First published in the Sunday Times on 22nd February 2015.
When should a director resign from a board? This question was put to me recently by a reader. It is a conundrum I’ve faced on various occasions.
I’ve resigned from boards when I did not agree with the corporate strategy, or I believed the chief executive needed replacing but I could not persuade my co-directors of the merits of my argument. Resigning in such circumstances can sometimes feel like a form of cowardice or even laziness. It is rather similar behaviour to institutional investors selling shares in a quoted company that is going astray rather than pressing for change.

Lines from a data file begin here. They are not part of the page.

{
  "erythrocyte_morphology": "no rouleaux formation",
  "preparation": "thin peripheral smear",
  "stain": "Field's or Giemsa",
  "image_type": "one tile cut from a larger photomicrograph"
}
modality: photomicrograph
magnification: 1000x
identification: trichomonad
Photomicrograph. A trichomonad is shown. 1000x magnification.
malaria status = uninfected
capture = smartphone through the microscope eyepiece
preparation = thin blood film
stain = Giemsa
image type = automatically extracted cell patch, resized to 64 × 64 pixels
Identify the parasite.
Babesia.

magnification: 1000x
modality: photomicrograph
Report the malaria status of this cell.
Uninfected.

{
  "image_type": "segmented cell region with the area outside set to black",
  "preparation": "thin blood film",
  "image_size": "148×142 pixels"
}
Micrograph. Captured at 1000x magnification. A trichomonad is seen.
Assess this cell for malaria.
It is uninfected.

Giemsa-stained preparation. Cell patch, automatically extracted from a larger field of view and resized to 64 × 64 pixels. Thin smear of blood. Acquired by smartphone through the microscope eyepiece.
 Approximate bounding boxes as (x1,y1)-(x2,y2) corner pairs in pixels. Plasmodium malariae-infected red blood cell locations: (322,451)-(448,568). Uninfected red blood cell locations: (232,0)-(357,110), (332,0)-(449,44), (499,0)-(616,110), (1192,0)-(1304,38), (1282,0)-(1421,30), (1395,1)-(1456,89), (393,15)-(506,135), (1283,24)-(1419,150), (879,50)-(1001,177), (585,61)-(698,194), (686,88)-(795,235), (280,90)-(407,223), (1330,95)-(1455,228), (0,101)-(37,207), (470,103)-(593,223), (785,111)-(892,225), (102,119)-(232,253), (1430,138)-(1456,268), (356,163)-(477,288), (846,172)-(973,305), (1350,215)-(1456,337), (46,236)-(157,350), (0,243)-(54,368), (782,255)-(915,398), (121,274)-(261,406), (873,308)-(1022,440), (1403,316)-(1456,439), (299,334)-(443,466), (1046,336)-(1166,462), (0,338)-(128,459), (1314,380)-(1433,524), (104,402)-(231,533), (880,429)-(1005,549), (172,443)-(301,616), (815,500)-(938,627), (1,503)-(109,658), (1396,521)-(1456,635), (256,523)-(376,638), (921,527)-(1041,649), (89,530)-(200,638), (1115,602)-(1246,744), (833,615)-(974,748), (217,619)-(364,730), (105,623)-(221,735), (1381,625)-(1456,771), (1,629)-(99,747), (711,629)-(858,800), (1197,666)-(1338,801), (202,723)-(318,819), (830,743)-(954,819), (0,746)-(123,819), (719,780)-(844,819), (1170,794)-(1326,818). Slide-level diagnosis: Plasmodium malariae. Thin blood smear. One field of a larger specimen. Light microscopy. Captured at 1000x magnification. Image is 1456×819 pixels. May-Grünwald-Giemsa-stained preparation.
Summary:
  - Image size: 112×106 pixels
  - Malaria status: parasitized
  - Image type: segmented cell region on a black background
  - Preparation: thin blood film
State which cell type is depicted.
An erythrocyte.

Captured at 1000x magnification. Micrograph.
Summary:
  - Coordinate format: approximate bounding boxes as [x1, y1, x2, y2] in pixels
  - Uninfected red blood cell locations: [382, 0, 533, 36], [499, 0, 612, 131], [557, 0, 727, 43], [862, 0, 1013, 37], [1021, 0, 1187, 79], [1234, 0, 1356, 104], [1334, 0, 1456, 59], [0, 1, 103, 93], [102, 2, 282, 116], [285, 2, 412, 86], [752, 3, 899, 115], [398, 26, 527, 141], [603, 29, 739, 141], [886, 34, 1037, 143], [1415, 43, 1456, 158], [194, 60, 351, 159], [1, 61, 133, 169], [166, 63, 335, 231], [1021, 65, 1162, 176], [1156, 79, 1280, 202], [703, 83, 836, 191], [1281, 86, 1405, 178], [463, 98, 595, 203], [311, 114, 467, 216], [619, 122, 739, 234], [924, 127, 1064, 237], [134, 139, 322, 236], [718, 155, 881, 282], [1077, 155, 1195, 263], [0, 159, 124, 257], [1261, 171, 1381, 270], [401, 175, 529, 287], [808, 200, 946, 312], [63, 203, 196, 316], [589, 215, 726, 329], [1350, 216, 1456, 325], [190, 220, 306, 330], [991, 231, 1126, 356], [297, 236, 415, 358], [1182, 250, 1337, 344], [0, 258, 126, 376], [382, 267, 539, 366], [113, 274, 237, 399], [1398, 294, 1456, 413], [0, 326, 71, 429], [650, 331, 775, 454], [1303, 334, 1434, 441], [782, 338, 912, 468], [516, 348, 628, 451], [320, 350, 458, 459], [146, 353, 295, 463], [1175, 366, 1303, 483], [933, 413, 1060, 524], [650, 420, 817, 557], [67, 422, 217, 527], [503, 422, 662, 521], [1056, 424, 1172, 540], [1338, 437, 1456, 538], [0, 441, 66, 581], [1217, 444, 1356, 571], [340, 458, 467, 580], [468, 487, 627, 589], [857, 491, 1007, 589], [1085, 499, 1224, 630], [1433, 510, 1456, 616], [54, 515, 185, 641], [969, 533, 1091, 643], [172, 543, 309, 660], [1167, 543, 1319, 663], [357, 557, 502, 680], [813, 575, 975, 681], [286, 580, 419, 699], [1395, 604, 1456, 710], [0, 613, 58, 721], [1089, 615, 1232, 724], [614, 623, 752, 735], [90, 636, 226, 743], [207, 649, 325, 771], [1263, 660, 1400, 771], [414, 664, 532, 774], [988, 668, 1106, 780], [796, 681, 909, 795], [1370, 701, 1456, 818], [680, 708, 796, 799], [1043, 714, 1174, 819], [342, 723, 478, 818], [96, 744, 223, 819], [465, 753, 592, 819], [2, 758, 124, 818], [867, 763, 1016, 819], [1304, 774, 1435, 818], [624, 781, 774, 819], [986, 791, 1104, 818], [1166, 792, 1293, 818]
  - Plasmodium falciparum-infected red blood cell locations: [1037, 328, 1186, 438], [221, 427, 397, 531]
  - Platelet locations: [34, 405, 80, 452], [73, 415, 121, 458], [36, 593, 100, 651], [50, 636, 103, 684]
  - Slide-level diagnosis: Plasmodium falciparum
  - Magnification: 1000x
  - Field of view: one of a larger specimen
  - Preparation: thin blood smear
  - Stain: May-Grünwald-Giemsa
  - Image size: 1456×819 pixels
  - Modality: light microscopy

It is rarely worth resigning because of short-term, minor disputes. You need to pick your battles, and give way gracefully if you are misguided or firmly outvoted. Attempting to impose your will on everyone on each occasion is certain to end in disaster, even if you do control the business. Boards comprised of dominant figures surrounded by sycophantic, nodding-donkey non-executives tend to go badly wrong — Robert Maxwell at Maxwell Communication Corporation being a vintage example. Of course, small defeats can be used as an excuse to depart if you are looking to jump ship anyway.
The typical fault line on a public company board in disarray is between the management team and the non-executives. Usually the chair holds the power, unless the executives own lots of shares. But it can feel lonely if you are the only non-executive agitating for revolution, and the rest of the board just wants a quiet life.
One important rule: don’t threaten to leave unless you want to carry out your ultimatum. Once off the board, you are impotent. A classic case of someone who made this mistake was Greg Dyke, who resigned as director-general at the BBC in the wake of the Hutton report. In his autobiography, Inside Story, he writes about how he regretted it, and wishes he had stayed and fought. He went because he felt he no longer had the backing of the BBC governors. His chairman, Gavyn Davis, had already gone. Time has shown that Dyke was right — the “weapons of mass destruction” in Iraq never existed, and the BBC’s reporting of the matter was not necessarily poor journalism. Meanwhile, the vastly more important question of whether Britain went to war on false pretences has never been properly answered.
Abrupt board resignations usually signal a row, and management disharmony. Of course, such boardroom punch-ups are rarely visible to the outside world, but occasionally participants break ranks. Generally speaking, board members bury their differences publicly for the greater good — and to avoid gaining the reputation of being troublemakers. There was much speculation over the sudden exit of Harriet Green from Thomas Cook recently. Did she go voluntarily or was she pushed? Who knows, but she did rather well financially (as, indeed, did Thomas Cook shareholders thanks to her turnaround) so no one will be shedding tears on her behalf.
I usually step down from a board when I sell out of a company, since I no longer have so much at stake. I also tend to resign if I find the board meetings unbearable owing to office politics, even if the organisation is competently run. Curiously, I have found the boards of charities and non-profit institutions to be far more factious, and hence fraught with unpleasant manoeuvring, than companies owned by shareholders. For the latter, the purpose of the whole undertaking tends to be plain, the measurement of success more straightforward, and motivations rather clearer.
By contrast, non-profit boards are more likely to be comprised of weak characters or status seekers. Both types of personality can be poor at discharging the duties of intelligent stewardship. They may tick the technical boxes of textbook governance, but in terms of understanding priorities, taking difficult but necessary decisions and ensuring the organisation achieves its objectives, many non-profit boards fail.
Too many directors stay on boards past their sell-by date. At Channel 4 we had a six-year limit for non-executives. In general I approve of such a restriction. It prevents the boardroom becoming stale and allows room for fresh blood.
Chairmen and women who hang around for too long end up behaving like they own the organisation, which, unless they do, leads to trouble. Few chief executives are capable of doing an excellent job for more than 10 years. Leadership wears them down or ends up corrupting them. Founders who own a business are perhaps an exception to this rule, but even they can eventually lose the plot, like Armand Hammer at Occidental Petroleum. Of course, few bosses want to surrender the reins of power. Many (possibly subconsciously) cannot bear the idea of someone taking over from them, and fail to organise succession. Margaret Thatcher was a classic example.
So in answer to the reader’s question: life is short — stay and fight if the issue really matters; otherwise go, and find more profitable pastures where you can have full confidence in the leadership of the business.